Problem to work on> Copy the records word for word, starting at the first line and stopping after the line that contains "(*) Water Hose &amp; Wall Bracket". Leave the pictures out of your output.

Web images with captions:
################
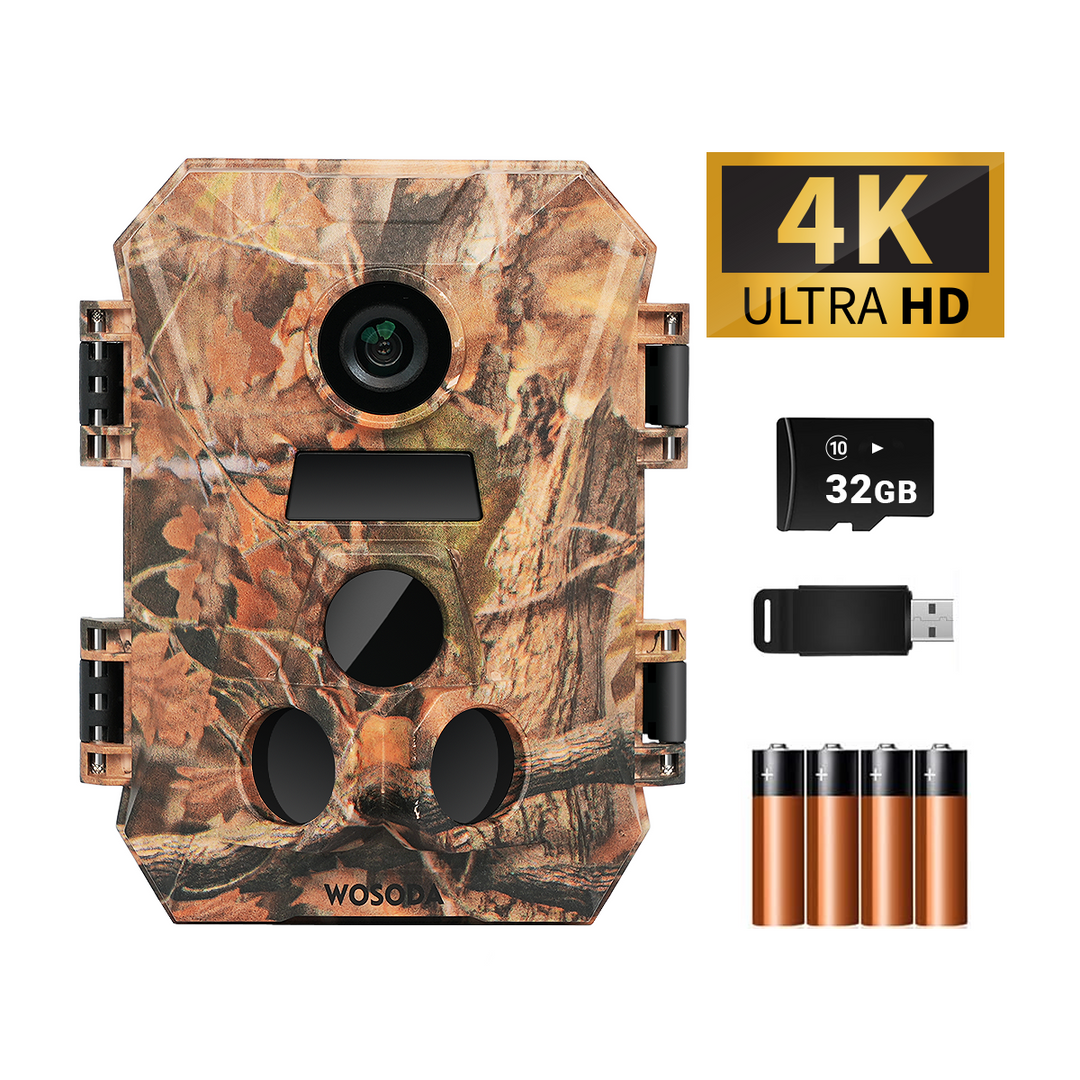 WOSPORTS G900 TRAIL CAMERA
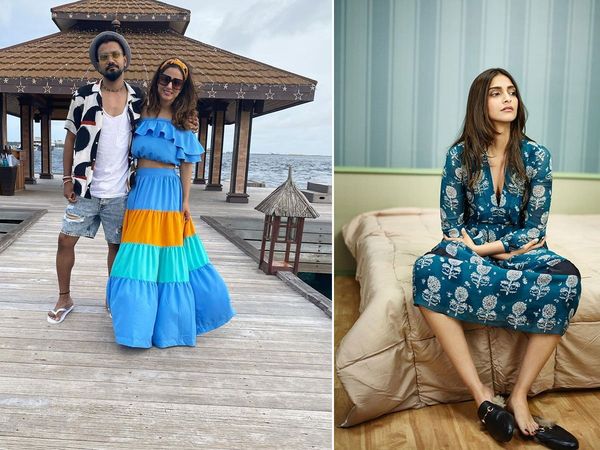 Sonam Kapoor, Rocky Jaiswal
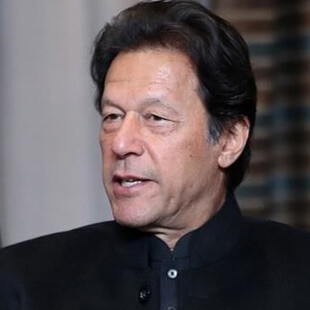 Πρώην πρωθυπουργός στο Πακιστάν, στέλνει μήνυμα από τη φυλακή μέσω AI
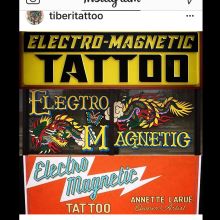 Image for Electro Magnetic Tattoo Studio with ID of: 1788841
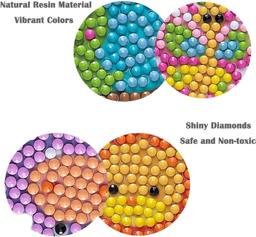5D Diamond Painting Set for Children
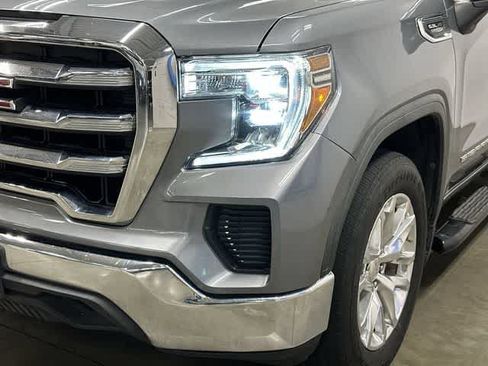 Used 2021 GMC Sierra 1500 SLE w/ Preferred Package RWD image 30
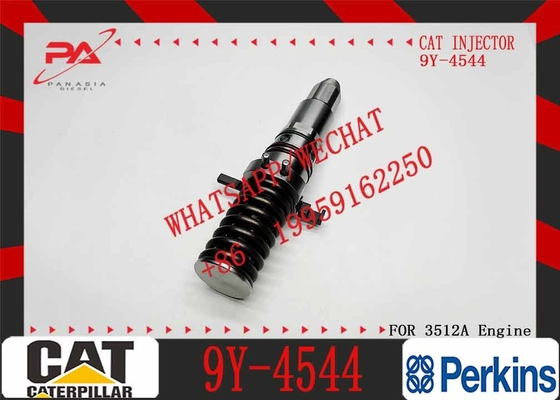 Excavator Parts 3512A Engine Injector 7E-9983 9Y-4544 0R-3883 0R-0906 7C-4173 fuel injector For Excavator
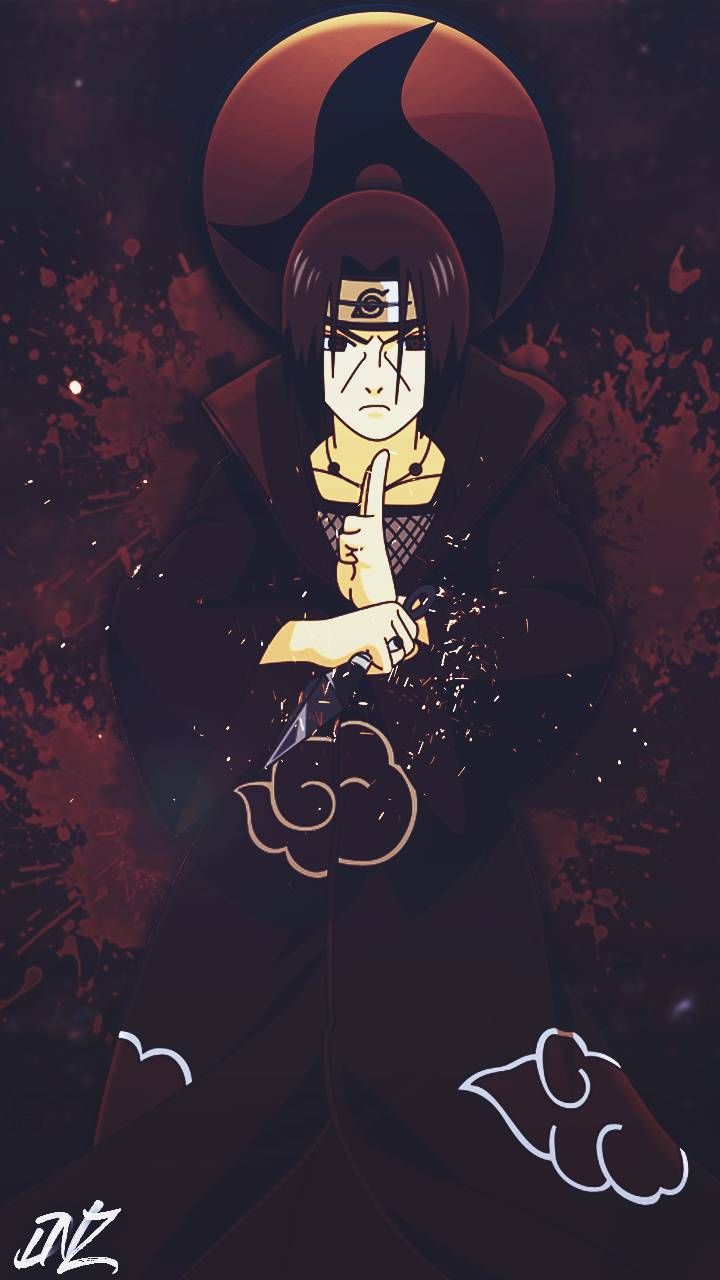 itachi wallpaper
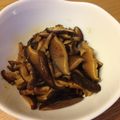 ともちなつ's cooksnap of when they made 生椎茸の佃煮.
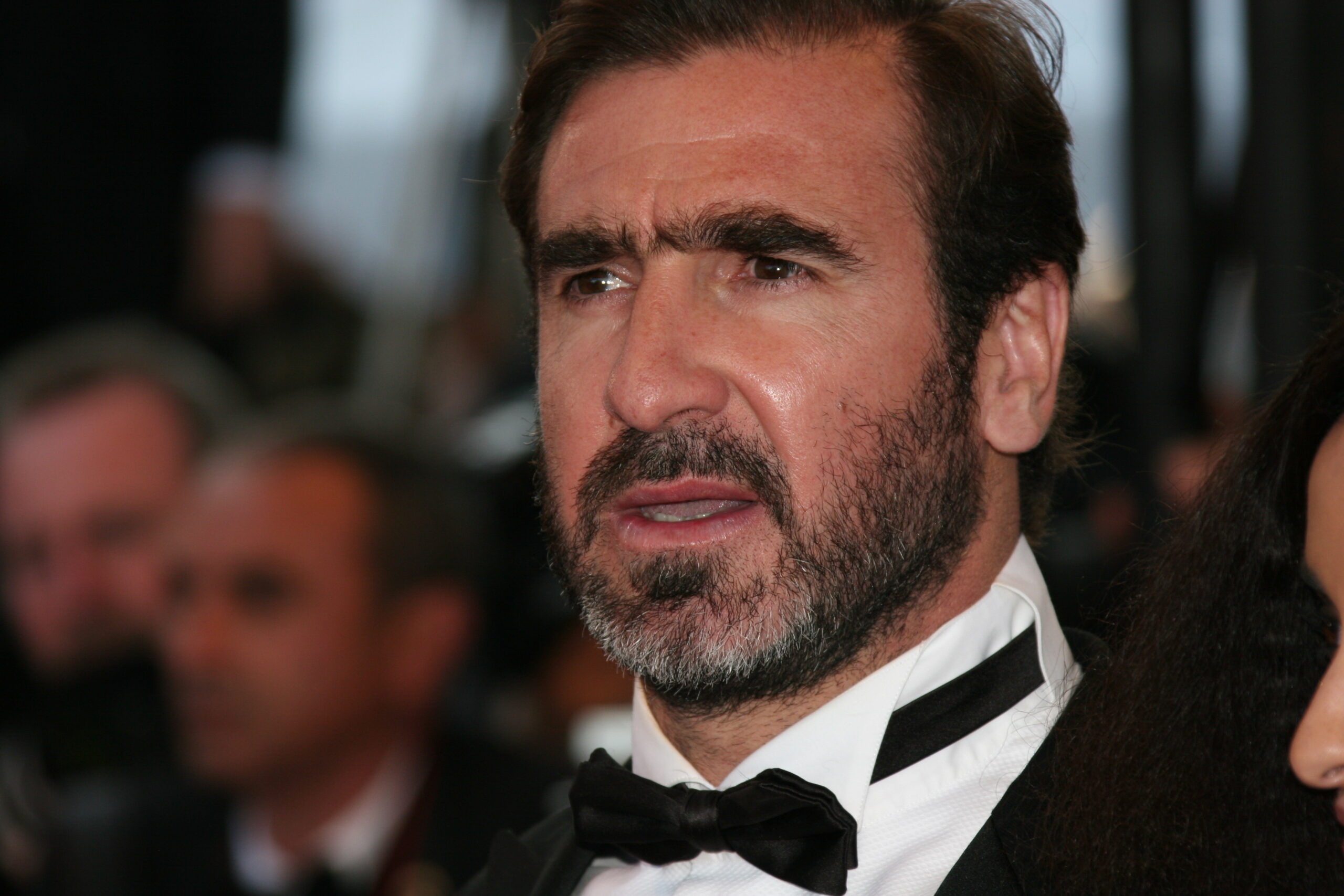 Is Eric Cantona gay? There have been rumors both on and off the pitch.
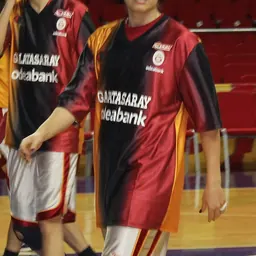 Portrait of Şebnem Kimyacıoğlu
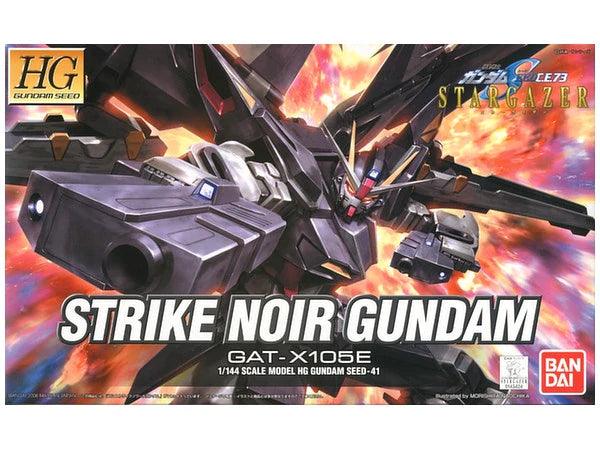 HG 1/144 #41 Strike Noir Gundam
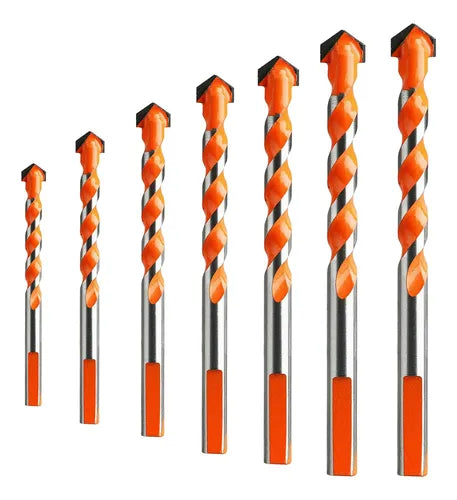 Compleet Kit met Diamantboor Super Drill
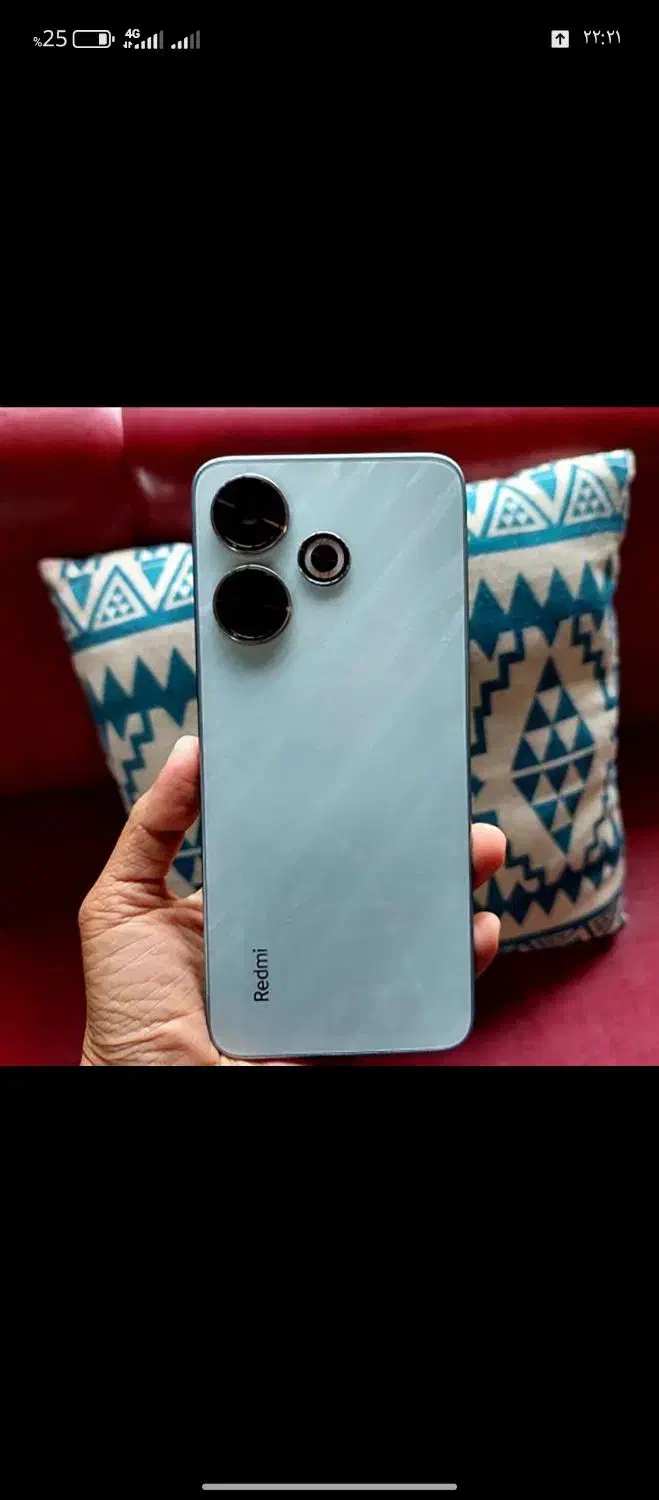 ردمی13|موبایل|ایرانشهر, |دیوار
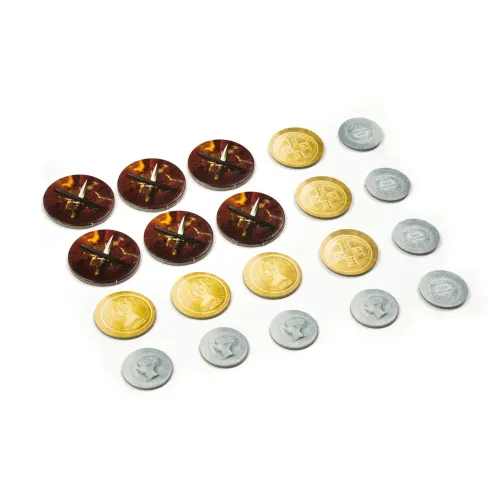 Настольная игра Нанти Наркинг: Большие надежды (Nanty Narking) UA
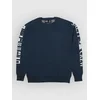 Salty Crew Alpha Knit moški pulover midnight navy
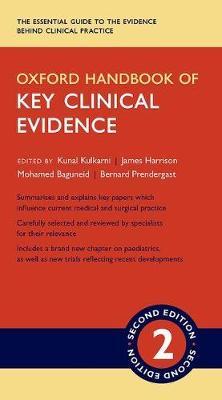 Oxford Handbook of Key Clinical Evidence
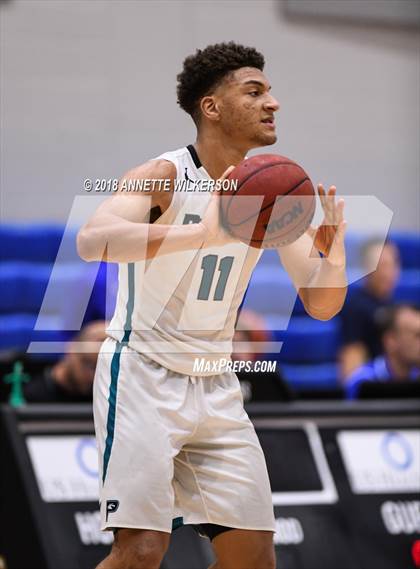 Thumbnail 1 in Providence School vs. Master's Academy (First Academy Shootout) photogallery.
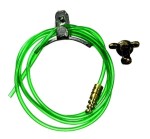 (*) Water Hose &amp; Wall Bracket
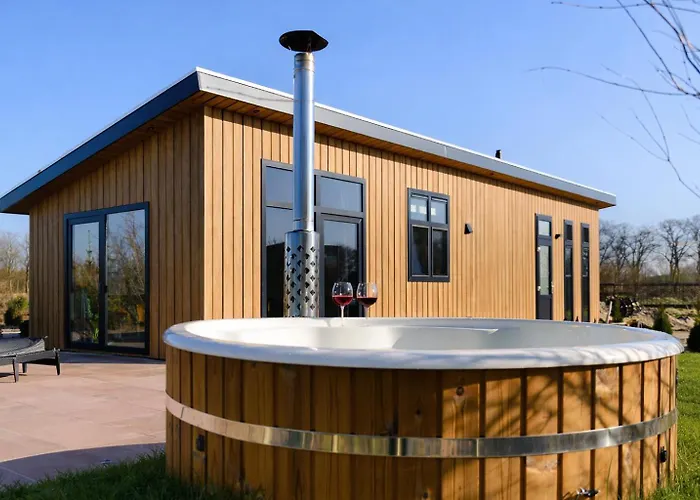 Het Wellnesstje Chalet Teuge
################
Task response>
 WOSPORTS G900 TRAIL CAMERA
 Sonam Kapoor, Rocky Jaiswal
 Πρώην πρωθυπουργός στο Πακιστάν, στέλνει μήνυμα από τη φυλακή μέσω AI
 Image for Electro Magnetic Tattoo Studio with ID of: 1788841
5D Diamond Painting Set for Children
 Used 2021 GMC Sierra 1500 SLE w/ Preferred Package RWD image 30
 Excavator Parts 3512A Engine Injector 7E-9983 9Y-4544 0R-3883 0R-0906 7C-4173 fuel injector For Excavator
 itachi wallpaper
 ともちなつ's cooksnap of when they made 生椎茸の佃煮.
 Is Eric Cantona gay? There have been rumors both on and off the pitch.
 Portrait of Şebnem Kimyacıoğlu
 HG 1/144 #41 Strike Noir Gundam
 Compleet Kit met Diamantboor Super Drill
 ردمی13|موبایل|ایرانشهر, |دیوار
 Настольная игра Нанти Наркинг: Большие надежды (Nanty Narking) UA
 Salty Crew Alpha Knit moški pulover midnight navy
 Oxford Handbook of Key Clinical Evidence
 Thumbnail 1 in Providence School vs. Master's Academy (First Academy Shootout) photogallery.
 (*) Water Hose &amp; Wall Bracket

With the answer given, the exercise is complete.